If we start in a very bad place, learning can be slow, unstable, or stuck.

Two things we usually avoid:

Starting all weights at exactly zero
Then every neuron in a layer behaves identically. They see the same thing, produce the same output, and get the same update.
It’s like hiring a panel of teachers who all copy each other’s answer key. Zero diversity, zero specialisation.
Starting with weights that are too huge or too tiny
- If they are huge, the internal signals or losses can explode.
- If they are too tiny, signals can shrink and almost disappear as they move through layers.

So in practice, we:

Start with small random values,
Chosen in a way that keeps signals from exploding or vanishing too quickly.

You may have seen names like:

Xavier / Glorot initialisation: It picks small random starting weights so that, on average, the signals going into and out of each layer stay at a reasonable scale. Most often used with smoother activations like sigmoid or tanh, it helps those functions avoid getting stuck in their flat (saturated) regions.
He initialisation: It also picks small random starting weights, but tuned specifically for ReLU‑style activations. It keeps ReLU neurons from seeing values that are too huge or too tiny at the start, which reduces the chance of exploding outputs or everything immediately dying at zero.
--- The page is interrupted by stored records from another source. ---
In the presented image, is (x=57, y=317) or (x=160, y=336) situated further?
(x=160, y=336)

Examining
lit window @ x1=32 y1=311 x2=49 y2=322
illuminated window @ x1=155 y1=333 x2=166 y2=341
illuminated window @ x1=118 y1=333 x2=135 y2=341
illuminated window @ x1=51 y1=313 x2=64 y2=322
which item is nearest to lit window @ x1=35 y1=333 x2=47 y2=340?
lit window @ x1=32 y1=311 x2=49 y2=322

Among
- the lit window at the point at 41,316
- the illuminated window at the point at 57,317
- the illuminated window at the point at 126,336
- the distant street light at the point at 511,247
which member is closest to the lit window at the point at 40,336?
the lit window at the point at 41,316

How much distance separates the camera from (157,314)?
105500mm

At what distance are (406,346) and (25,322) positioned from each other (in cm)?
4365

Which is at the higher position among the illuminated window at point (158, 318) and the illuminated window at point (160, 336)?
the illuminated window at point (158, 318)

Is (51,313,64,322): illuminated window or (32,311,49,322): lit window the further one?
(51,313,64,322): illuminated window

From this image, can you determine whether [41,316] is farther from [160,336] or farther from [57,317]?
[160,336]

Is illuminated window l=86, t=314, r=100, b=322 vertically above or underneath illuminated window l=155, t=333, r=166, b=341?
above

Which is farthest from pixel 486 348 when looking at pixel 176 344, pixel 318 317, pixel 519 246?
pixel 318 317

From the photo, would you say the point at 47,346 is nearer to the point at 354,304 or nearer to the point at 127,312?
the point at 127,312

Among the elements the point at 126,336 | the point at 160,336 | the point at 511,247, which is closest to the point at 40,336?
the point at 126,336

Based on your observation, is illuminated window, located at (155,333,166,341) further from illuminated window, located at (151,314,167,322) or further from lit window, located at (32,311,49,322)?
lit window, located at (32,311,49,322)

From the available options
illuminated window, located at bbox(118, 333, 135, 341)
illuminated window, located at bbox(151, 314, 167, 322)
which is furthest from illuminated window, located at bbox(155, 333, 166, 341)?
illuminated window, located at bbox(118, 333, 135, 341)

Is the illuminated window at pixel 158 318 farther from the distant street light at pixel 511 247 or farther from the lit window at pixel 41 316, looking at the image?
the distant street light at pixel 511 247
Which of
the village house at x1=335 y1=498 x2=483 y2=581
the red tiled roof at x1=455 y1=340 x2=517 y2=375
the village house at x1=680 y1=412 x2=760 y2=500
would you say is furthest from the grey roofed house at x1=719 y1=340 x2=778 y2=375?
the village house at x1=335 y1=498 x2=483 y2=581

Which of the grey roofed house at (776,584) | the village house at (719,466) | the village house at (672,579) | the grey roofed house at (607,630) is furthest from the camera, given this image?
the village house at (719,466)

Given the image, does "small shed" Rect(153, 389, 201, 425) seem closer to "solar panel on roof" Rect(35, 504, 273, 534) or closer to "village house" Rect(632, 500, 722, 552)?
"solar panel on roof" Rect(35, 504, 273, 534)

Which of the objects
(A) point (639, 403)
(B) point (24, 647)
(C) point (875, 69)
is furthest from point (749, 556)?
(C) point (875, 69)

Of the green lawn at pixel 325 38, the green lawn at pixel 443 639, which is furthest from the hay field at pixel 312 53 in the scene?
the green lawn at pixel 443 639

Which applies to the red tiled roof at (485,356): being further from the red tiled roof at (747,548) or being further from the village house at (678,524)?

For this blog, you don’t need formulas. It’s enough to remember:

“We don’t start from all zeros. We start from sensible small random values so that learning has a fair chance to move in the right direction.”

This doesn’t itself solve overfitting or underfitting, but it’s like giving the model a decent first impression before training begins.

Regularisation: Gentle Rules to Keep the Model Humble

Now back to our main problem: overfitting.

A deep network with many weights can twist itself into weird shapes that perfectly hug the training students but fail on new ones.

We need a way to say:

“Yes, fit the training data… but not too aggressively.
Don’t become weird just to please a few noisy points.”

This is what regularisation does.

You can think of it as adding a good behaviour clause to the loss:

The model still tries to reduce prediction error.
But it also gets a small penalty for becoming too complex or using extreme internal settings.

We’ll look at three kinds:

Weight penalties (Ridge and Lasso).
Dropout.
Early stopping.

Weight Penalties: Ridge and Lasso

Weight penalties nudge the model towards simpler, calmer internal settings by discouraging certain kinds of weights.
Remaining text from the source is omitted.